* _Text section_:
⟨

ThunderFX: handles the callable input of fx.Node #1548

kiya00 · 2024-12-12T20:04:08Z

Before submitting

Was this discussed/approved via a Github issue? (no need for typos and docs improvements)
Did you read the contributor guideline, Pull Request section?
Did you make sure to update the docs?
Did you write any new necessary tests?

What does this PR do?

Needs #1463 to pass no_grad regions to thunder in thunderFX; #1568
As the analysis in #1539 (comment), this PR try to fix it by adding a dead code elimination and processing the get_attr node

kshitij12345

Thank you for the fix, @kiya00 . The fix itself looks good, however the test failures look real.

Also, once everything works fine, I'd expect the following test to fail as it shouldn't find any module which was passed to inductor. (So it will need an update)

lightning-thunder/thunder/tests/test_dynamo.py

Lines 268 to 270 in 673bdb9

    
           def test_splitter_autograd_function(executor, device: str, dtype: dtypes.dtype, dynamic: bool | None): 
        
               x = torch.ones(2, device=device, dtype=dtype, requires_grad=True)

This line should raise an assertion error -

lightning-thunder/thunder/tests/test_dynamo.py

Line 294 in 673bdb9

assert any(target.startswith("inductor_") for target in targets)

kiya00 · 2024-12-13T13:46:23Z

Hi @kshitij12345 I met 2 problems, do you maybe have any suggestions?

When we use the graph.eliminate_dead_code() to remove the unused function_ctx = torch.autograd.function.FunctionCtx(); function_ctx = None, other inplace ops can be deleted, like in the case test_thundercompiler_optim_step. We need a function to specify if the node is impure if use graph.eliminate_dead_code(is_impure_node: Optional[Callable[[Node], bool]])

# graph in test_thundercompiler_optim_step
def forward(self, L_self_param_groups_0_params_0_grad : torch.Tensor, L_self_param_groups_0_params_1_grad : torch.Tensor, L_self_param_groups_0_params_2_grad : torch.Tensor, L_self_param_groups_0_params_3_grad : torch.Tensor):
    l_self_param_groups_0_params_0_grad = L_self_param_groups_0_params_0_grad
    l_self_param_groups_0_params_1_grad = L_self_param_groups_0_params_1_grad
    l_self_param_groups_0_params_2_grad = L_self_param_groups_0_params_2_grad
    l_self_param_groups_0_params_3_grad = L_self_param_groups_0_params_3_grad
    p = self.self___param_groups_0__params___0
    p_1 = self.self___param_groups_0__params___1
    p_2 = self.self___param_groups_0__params___2
    p_3 = self.self___param_groups_0__params___3
    _foreach_add_ = torch._foreach_add_([p, p_1, p_2, p_3], [l_self_param_groups_0_params_0_grad, l_self_param_groups_0_params_1_grad, l_self_param_groups_0_params_2_grad, l_self_param_groups_0_params_3_grad], alpha = -0.001);  p = p_1 = p_2 = p_3 = l_self_param_groups_0_params_0_grad = l_self_param_groups_0_params_1_grad = l_self_param_groups_0_params_2_grad = l_self_param_groups_0_params_3_grad = None
    return ()

⟩

* _Data supplied_:

⟨

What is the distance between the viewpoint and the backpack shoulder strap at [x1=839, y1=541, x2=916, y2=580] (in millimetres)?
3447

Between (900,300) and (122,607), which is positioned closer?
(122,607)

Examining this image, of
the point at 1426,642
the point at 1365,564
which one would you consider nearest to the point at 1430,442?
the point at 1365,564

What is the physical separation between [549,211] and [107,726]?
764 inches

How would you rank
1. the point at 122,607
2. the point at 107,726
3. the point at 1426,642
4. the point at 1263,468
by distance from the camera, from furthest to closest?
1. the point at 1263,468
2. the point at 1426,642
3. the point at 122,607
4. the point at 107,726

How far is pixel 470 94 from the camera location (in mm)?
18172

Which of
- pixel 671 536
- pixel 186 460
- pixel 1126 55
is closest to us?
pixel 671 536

⟩
⟨

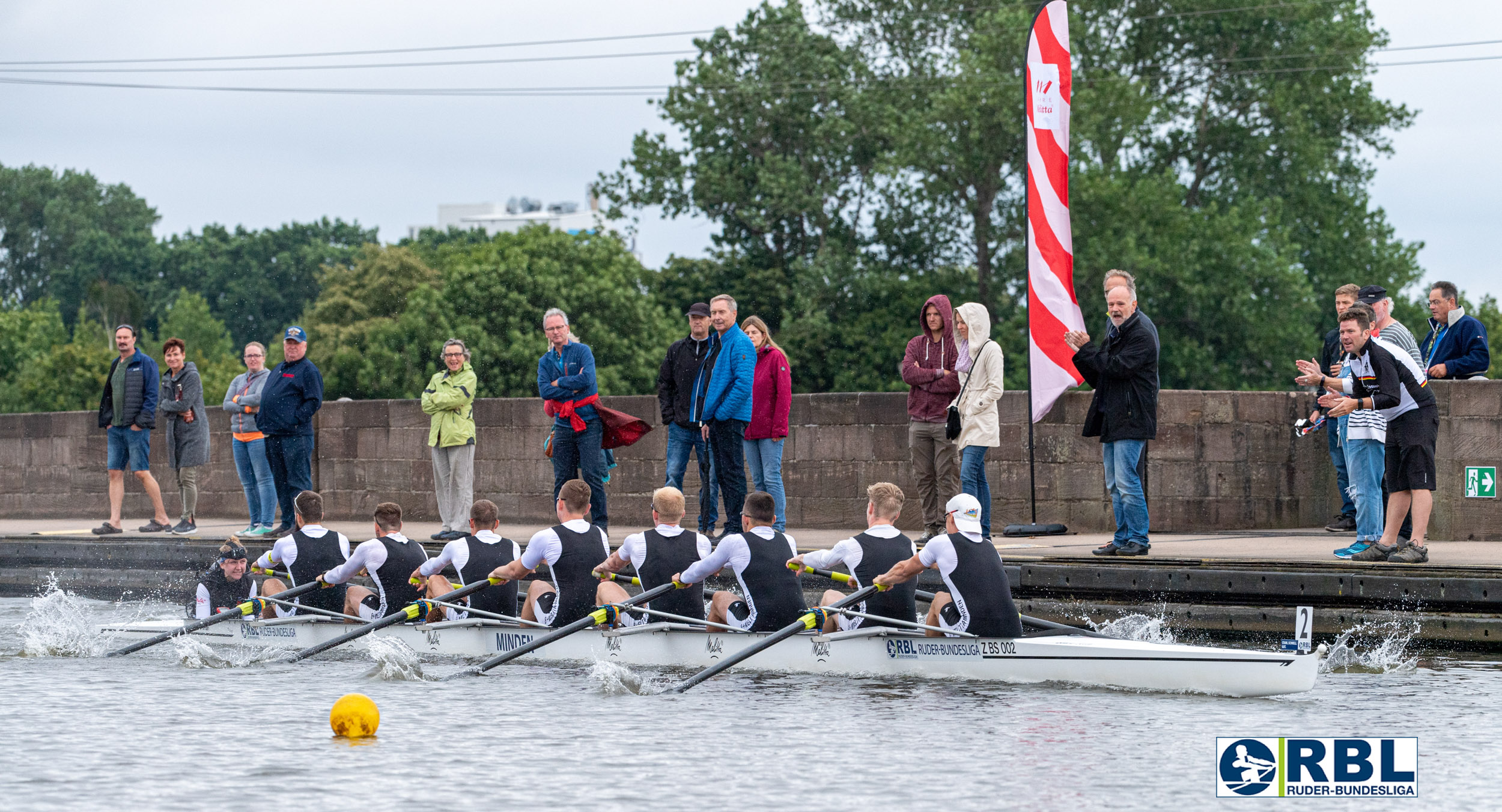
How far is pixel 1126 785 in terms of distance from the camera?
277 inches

⟩

* _Task requirements_:
1. Reproduce the section of the ThunderFX pull request thread that starts with the words "kiya00 · 2024-12-12T20:04:08Z" and ends with "new necessary tests?".
2. Continue the ThunderFX pull request thread from the point where it ends.

* _Exercise answers_:
1.
kiya00 · 2024-12-12T20:04:08Z

Before submitting

Was this discussed/approved via a Github issue? (no need for typos and docs improvements)
Did you read the contributor guideline, Pull Request section?
Did you make sure to update the docs?
Did you write any new necessary tests?

2.
Or do we set a specific pass to delete the torch.autograd.function.FunctionCtx()? or maybe support the torch.autograd.function.FunctionCtx op?

when we check if thunder supports autograd_function_apply in splitter, I assume that we should take it as supported only if the 2 input fwd/bwd submodules are fully supported. But there's _set_grad_enabled(False) in the 2 submodules , which causes the autograd_function_apply to always be not supported by Thunder.

Here is the FX graph structure of autograd_function_apply

GraphModule(
  (fwd_body_0): GraphModule()
  (bwd_body_0): GraphModule()
)

def forward(self, s0 : torch.SymInt, L_x_ : torch.Tensor):
    l_x_ = L_x_
    cos = torch.cos(l_x_)
    function_ctx = torch.autograd.function.FunctionCtx();  function_ctx = None
    fwd_body_0 = self.fwd_body_0
    bwd_body_0 = self.bwd_body_0
    autograd_function_apply = torch.ops.higher_order.autograd_function_apply(fwd_body_0, bwd_body_0, l_x_, s0, args_tensor_mask = [True], non_differentiable_idx = []);  fwd_body_0 = bwd_body_0 = s0 = None
    y = cos + autograd_function_apply;  cos = autograd_function_apply = None
    matmul = torch.matmul(l_x_, y);  l_x_ = y = None
    return (matmul,)

the fwd_body_0 module:

def forward(self, ctx : torch.autograd.function.Function, x : torch.Tensor, s0 : torch.SymInt):
    _set_grad_enabled = torch._C._set_grad_enabled(False);  _set_grad_enabled = None
    sin = torch.sin(x)
    _set_grad_enabled_1 = torch._C._set_grad_enabled(True);  _set_grad_enabled_1 = None
    return (sin, [s0, x])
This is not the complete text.